Getting close to a flower almost feels intrusive, even inappropriate. We watch their sex organs spreading open to drink in the sun and rain, to invite a look, a smell, a nod, a visit, a gift to take along on your travels.
So there I was, trying to (re)create flowers, wondering how such perfection came into being. Such lusciousness, symmetry, and efficiency. I couldn't possibly do them justice. It feels hubristic to even try. The best I can do is create something beautiful in its own way, reminiscent and respectful. Meanwhile, the more I get into making flowers, the more research I do, which makes me want to make more flowers, and here we are, 4,463 handmade petals later, creating a dress meant to evoke the blossoming of spring, the sex of flowers.
As for the name of this design, much like you'd have a murder of crows or a skulk of foxes, I think of this as A Seduction of Flowers5.


Look up waste collection in Taiwan.

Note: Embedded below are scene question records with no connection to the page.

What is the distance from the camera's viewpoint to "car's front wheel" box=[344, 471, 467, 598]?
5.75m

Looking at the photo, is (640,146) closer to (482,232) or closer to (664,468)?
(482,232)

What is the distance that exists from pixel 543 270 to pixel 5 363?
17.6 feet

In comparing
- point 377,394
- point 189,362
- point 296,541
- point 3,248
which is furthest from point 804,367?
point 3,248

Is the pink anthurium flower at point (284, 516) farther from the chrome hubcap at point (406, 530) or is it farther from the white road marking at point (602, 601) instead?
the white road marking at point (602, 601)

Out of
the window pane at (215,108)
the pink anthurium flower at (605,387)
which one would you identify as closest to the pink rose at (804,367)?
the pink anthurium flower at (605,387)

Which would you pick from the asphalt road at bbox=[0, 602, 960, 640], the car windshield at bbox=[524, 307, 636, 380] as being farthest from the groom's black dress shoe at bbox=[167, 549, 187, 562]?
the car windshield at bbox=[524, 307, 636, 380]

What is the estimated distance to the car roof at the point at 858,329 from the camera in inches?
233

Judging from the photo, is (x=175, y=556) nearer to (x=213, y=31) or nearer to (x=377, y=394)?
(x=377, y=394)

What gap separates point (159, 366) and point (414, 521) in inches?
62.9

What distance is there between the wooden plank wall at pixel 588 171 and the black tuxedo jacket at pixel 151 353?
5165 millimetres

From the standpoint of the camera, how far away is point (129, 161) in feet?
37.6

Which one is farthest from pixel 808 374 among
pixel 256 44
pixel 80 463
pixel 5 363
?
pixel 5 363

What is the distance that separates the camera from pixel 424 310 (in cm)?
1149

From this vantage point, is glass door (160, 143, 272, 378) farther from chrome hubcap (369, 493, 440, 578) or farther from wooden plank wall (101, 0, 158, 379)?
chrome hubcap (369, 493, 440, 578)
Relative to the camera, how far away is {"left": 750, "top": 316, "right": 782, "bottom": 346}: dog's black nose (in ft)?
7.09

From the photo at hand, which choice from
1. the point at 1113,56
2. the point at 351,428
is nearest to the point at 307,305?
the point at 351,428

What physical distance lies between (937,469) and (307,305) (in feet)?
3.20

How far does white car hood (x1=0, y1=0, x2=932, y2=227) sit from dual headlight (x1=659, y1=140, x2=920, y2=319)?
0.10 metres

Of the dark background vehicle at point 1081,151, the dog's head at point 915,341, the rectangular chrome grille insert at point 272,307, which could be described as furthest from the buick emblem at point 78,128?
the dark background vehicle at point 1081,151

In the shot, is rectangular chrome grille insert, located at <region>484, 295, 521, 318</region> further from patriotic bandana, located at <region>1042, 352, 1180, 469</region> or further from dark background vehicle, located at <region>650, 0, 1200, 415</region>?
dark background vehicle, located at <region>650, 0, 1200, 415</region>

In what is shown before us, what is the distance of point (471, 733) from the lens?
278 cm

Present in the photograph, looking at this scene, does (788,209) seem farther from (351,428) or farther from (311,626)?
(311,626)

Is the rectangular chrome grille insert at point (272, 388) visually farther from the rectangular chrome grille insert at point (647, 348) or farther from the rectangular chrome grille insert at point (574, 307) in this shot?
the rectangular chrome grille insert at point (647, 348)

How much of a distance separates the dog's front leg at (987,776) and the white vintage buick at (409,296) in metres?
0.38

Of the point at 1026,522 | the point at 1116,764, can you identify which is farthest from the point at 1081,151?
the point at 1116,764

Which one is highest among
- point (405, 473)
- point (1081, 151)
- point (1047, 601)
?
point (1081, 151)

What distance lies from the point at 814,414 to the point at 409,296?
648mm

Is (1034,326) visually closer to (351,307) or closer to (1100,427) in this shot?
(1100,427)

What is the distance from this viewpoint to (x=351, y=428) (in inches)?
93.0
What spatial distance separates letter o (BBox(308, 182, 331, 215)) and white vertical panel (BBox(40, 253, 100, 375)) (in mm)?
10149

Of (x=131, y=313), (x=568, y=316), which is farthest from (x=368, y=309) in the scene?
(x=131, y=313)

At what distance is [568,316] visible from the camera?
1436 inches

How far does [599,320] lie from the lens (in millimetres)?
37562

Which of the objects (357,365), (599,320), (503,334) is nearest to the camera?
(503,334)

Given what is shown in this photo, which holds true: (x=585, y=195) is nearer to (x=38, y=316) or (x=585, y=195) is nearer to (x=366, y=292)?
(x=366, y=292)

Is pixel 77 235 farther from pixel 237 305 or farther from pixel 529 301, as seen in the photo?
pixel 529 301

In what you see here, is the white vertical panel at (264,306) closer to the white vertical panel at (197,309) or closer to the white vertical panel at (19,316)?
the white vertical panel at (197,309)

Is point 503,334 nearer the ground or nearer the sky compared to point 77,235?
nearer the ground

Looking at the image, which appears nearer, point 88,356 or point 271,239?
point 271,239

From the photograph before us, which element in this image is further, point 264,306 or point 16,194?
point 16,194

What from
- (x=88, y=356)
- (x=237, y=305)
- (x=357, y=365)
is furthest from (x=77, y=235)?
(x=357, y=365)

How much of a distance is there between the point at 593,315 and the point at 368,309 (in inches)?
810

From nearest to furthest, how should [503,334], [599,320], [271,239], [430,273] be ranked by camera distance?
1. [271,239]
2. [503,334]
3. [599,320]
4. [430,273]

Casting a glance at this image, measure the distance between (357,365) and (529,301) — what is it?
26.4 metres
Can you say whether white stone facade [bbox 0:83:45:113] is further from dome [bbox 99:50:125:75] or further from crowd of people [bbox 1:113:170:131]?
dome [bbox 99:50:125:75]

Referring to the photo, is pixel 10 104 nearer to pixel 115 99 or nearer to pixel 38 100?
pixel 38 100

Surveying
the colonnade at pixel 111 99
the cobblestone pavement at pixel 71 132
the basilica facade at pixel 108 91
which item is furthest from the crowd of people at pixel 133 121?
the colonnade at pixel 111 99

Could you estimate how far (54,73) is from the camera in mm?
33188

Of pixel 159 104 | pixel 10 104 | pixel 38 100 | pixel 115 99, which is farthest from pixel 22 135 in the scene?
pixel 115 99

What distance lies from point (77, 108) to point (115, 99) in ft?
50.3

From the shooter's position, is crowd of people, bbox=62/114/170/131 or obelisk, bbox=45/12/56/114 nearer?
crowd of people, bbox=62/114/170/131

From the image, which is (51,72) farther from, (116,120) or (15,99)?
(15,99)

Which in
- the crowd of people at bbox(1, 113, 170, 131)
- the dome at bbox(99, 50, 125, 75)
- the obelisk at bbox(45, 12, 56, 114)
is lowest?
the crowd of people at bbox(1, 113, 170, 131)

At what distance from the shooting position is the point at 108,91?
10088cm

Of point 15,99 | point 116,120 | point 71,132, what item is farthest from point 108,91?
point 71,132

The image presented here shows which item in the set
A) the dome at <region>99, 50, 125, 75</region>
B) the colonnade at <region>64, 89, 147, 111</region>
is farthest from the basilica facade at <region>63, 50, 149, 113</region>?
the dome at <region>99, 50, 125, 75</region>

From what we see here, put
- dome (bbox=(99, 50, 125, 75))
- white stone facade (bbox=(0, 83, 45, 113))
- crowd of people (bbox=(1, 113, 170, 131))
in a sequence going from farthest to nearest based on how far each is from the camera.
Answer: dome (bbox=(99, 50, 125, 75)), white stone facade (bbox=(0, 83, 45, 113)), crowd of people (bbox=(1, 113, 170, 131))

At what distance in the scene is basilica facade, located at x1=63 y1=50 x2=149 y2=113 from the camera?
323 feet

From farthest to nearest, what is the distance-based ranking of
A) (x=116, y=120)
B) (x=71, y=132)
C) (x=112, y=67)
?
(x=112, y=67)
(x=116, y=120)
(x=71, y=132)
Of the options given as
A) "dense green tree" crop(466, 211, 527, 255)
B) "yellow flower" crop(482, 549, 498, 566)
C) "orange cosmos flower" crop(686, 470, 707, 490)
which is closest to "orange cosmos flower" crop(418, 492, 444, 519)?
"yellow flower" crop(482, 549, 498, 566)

It’s an incredible system in which neighborhoods bring their garbage TO the truck—taking ownership of the waste they produce (but also creating a social event!) Taipei even taxed its people on how much garbage they produced. Amazing.
A beautiful gift from a friend’s wedding. (Love you, Stephanie and Eryk!)
What if I don’t have anything to say? Is that possible? Is that okay?
Except the closed bottle gentian (Gentiana andrewsii), a flower that never opens; its petals are fused shut. Only certain bees are strong enough to pry them open at the top to access both the nectar and the pollen. The Haudenosaunee (shout out to the Onondaga Nation!) used bottle gentian roots for a variety of medicinal applications.
I promise to post again with more photos!
The photos don't do the dress justice. Watching this thing move was an absolute delight as every petal vibrated with every step on the runway.